*** Excerpted records

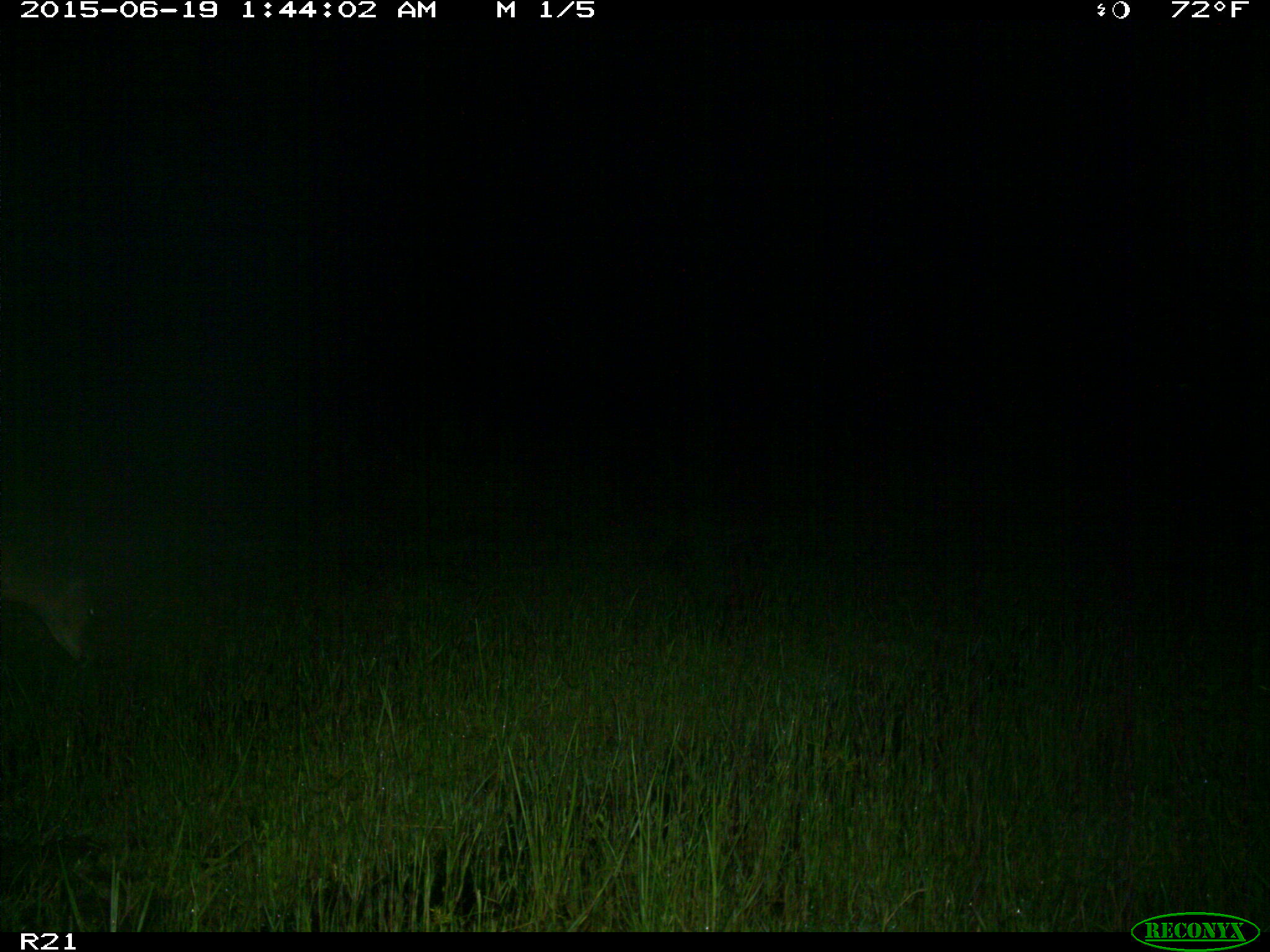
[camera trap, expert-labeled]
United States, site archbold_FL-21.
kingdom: Animalia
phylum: Chordata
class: Mammalia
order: Artiodactyla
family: Cervidae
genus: Odocoileus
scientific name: Odocoileus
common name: deer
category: unidentified deer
Unidentified deer (deer) (Odocoileus).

******

- [Exercise requirements] A verbatim copy of the material is needed; pictures are not to appear in it.

- [Solution for this task]
[camera trap, expert-labeled]
United States, site archbold_FL-21.
kingdom: Animalia
phylum: Chordata
class: Mammalia
order: Artiodactyla
family: Cervidae
genus: Odocoileus
scientific name: Odocoileus
common name: deer
category: unidentified deer
Unidentified deer (deer) (Odocoileus).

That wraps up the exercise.